In the 1950s, for example, the first cake mixes available in supermarkets just required women to add water, mix, and pop the cake in the oven. Manufacturers soon realized that women felt the recipe did not allow them to participate enough in the baking, so they left eggs out of the mix.

In the 1980s, microwave manufacturers published several series of cookbooks intended to promote the device as a quick way to cook quality food.

But Americans never adopted it as a primary tool for cooking, says Haber, partly because of their impression that it wasn't as legitimate as oven-based cooking.

"Women's responsibility has continually been an issue, and some solutions are more successful than others in answering this dilemma," says Haber.

But meal manufacturers are finding new ways to make low-maintenance cooking more palatable.

New flexible cans and pouches better absorb heat, cooking the food inside more evenly.

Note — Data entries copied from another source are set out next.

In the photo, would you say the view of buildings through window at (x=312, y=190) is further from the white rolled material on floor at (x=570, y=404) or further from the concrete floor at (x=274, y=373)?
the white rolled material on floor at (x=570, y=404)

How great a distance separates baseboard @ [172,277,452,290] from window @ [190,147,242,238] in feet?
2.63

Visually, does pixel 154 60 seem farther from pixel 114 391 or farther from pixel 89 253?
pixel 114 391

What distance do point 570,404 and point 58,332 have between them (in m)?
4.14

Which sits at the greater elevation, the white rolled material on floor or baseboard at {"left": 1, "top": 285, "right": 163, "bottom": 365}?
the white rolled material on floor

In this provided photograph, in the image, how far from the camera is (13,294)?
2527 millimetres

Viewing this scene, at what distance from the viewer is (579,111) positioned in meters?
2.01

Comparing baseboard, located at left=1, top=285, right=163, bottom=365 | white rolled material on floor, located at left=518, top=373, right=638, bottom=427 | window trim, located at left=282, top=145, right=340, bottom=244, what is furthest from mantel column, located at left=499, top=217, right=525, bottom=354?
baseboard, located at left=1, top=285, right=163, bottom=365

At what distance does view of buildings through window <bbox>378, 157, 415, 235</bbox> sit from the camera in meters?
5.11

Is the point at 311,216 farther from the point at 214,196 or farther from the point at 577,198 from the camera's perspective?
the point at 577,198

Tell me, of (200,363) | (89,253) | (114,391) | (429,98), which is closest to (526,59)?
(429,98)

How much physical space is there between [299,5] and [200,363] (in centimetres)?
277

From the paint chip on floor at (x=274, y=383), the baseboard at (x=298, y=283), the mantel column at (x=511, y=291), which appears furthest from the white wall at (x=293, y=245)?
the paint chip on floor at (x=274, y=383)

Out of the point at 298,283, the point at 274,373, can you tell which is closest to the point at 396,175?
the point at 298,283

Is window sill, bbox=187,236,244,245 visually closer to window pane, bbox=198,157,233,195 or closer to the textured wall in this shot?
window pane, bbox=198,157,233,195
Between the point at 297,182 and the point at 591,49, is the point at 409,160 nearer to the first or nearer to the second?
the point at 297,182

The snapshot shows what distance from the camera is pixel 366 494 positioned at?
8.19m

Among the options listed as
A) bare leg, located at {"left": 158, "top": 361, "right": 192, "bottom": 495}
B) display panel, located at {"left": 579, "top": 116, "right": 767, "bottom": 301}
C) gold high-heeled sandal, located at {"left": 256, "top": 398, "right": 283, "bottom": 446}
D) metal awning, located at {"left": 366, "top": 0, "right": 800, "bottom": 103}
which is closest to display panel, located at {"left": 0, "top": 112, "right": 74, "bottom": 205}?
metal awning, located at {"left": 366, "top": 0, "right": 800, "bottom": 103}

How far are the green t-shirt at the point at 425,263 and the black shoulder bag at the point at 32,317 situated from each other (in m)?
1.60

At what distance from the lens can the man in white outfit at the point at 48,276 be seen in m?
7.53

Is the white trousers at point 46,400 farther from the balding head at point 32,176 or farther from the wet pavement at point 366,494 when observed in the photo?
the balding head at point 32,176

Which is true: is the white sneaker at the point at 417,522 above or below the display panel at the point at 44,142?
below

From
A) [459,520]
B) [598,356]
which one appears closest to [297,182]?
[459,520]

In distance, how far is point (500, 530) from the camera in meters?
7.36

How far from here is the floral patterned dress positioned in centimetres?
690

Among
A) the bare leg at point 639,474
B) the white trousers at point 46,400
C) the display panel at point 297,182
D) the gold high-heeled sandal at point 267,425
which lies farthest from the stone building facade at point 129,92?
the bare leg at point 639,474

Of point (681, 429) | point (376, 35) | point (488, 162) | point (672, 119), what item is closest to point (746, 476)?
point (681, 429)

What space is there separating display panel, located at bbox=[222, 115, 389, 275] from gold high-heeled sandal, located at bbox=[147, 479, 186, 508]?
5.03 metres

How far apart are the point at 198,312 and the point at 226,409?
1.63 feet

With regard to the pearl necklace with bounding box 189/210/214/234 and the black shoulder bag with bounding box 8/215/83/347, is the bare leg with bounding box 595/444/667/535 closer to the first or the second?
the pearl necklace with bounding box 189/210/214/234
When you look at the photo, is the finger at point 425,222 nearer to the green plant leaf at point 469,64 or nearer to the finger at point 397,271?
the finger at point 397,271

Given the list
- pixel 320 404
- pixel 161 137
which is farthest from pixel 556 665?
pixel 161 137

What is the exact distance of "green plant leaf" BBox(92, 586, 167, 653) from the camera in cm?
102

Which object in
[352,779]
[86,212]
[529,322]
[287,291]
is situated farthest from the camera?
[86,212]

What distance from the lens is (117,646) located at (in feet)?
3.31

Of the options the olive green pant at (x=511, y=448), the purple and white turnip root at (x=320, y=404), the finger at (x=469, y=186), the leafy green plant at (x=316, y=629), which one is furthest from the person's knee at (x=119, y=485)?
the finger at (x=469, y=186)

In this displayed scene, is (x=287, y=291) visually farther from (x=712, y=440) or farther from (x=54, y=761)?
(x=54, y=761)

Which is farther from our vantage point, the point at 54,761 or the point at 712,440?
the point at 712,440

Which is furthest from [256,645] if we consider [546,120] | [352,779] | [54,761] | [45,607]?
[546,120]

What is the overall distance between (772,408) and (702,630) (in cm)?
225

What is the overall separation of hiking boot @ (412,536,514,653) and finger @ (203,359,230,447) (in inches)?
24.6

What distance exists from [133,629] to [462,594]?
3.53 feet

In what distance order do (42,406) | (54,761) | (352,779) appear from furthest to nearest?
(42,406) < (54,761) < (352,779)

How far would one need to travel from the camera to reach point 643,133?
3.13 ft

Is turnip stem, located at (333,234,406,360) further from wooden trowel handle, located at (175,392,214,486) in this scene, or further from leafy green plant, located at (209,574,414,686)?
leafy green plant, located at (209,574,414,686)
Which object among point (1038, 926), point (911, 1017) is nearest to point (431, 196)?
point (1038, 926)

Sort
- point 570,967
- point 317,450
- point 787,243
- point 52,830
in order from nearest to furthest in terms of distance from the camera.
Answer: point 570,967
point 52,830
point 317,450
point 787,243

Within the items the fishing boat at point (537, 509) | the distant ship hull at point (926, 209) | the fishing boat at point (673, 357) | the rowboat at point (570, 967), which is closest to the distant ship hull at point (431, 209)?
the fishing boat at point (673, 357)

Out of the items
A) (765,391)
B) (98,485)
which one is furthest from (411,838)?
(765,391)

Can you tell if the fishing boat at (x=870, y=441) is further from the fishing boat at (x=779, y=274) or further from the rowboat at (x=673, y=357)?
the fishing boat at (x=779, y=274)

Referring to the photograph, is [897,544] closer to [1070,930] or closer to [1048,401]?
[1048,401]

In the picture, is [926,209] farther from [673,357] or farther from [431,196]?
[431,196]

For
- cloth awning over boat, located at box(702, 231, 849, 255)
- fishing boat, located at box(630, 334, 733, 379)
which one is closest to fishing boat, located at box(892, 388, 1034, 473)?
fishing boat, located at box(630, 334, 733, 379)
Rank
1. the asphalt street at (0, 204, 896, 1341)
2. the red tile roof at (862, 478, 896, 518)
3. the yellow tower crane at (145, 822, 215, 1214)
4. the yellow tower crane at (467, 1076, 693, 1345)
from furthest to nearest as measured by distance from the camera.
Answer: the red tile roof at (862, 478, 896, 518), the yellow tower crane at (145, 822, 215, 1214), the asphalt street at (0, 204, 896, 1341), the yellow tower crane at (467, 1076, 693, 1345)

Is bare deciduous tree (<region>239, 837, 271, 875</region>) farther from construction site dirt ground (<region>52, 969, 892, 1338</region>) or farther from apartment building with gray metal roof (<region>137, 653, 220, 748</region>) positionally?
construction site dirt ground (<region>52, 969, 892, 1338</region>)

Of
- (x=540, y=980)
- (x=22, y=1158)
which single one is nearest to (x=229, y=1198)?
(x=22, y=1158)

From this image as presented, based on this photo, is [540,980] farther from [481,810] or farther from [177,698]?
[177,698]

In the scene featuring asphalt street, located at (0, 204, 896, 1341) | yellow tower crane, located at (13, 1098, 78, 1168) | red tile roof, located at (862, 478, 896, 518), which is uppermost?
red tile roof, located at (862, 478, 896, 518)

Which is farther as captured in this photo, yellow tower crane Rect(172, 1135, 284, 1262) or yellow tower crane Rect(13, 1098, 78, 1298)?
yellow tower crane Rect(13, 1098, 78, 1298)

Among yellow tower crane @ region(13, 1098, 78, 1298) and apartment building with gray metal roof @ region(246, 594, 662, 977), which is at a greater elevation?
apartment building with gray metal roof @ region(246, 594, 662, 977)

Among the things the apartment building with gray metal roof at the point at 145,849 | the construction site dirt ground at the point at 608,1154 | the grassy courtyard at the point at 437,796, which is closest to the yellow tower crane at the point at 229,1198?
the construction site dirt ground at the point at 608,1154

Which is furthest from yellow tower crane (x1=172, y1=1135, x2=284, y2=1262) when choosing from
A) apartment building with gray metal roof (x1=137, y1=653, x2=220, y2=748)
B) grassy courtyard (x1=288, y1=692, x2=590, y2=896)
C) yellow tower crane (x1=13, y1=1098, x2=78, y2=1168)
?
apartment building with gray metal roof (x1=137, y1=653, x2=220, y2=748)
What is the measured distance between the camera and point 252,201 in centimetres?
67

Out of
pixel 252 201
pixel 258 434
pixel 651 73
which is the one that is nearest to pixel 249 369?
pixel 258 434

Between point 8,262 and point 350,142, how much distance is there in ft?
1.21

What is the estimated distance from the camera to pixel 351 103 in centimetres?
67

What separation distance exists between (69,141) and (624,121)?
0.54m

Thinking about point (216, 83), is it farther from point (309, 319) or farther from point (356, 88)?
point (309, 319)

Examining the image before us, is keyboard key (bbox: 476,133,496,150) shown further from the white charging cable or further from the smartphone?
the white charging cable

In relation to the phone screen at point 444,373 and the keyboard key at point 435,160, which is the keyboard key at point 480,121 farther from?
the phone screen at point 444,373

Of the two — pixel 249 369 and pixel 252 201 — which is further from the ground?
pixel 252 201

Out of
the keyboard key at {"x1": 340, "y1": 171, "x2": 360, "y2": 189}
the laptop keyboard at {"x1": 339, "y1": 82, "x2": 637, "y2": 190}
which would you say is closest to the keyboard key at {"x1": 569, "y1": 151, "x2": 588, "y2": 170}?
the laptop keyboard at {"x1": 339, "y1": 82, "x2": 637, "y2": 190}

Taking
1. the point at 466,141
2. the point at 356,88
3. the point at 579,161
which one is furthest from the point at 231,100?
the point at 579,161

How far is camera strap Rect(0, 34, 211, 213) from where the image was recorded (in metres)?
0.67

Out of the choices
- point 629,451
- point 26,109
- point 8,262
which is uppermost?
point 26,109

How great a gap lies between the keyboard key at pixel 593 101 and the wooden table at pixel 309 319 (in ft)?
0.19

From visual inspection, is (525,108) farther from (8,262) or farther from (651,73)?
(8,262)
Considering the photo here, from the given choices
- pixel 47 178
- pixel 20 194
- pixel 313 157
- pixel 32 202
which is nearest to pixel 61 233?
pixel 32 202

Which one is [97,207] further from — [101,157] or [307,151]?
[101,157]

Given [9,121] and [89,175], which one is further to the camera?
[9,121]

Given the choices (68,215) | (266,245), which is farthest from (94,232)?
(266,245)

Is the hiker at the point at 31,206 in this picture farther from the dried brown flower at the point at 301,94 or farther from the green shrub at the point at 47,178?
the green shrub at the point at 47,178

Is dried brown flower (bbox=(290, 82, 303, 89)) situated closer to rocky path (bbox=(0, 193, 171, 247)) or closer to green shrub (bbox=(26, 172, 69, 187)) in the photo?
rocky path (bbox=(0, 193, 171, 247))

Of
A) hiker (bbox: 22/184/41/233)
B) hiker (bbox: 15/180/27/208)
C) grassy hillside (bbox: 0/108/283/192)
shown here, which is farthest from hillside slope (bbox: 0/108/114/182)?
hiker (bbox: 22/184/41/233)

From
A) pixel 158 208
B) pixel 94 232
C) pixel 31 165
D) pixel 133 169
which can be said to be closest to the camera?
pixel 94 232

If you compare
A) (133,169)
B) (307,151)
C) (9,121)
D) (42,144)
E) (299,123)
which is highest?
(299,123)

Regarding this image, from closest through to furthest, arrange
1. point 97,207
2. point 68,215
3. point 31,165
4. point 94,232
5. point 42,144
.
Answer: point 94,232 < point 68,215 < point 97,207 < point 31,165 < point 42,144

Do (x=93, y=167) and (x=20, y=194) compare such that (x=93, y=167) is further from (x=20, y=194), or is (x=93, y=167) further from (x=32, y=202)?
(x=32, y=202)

Packaging experts have also found ways to make cans and plastic packages that do not alter the taste of subtly seasoned foods. (Credit such advances, in large part, to the trickle-down of military technology.)

"Five years ago, it was less possible to get such extremely sensitive food products into these packages," says Ben Miyares, a spokesman for the Packaging Machinery Manufacturers Institute.

Despite the leaps in technology, experts say Americans will probably never abandon traditional forms of cooking altogether. But buying fresh ingredients and cooking several dishes in one meal might become more of a leisure exercise - perhaps something to save for the weekend.

"The desire to have 'involvement' will especially occur when cooking becomes recreational," says Mr. Balzer.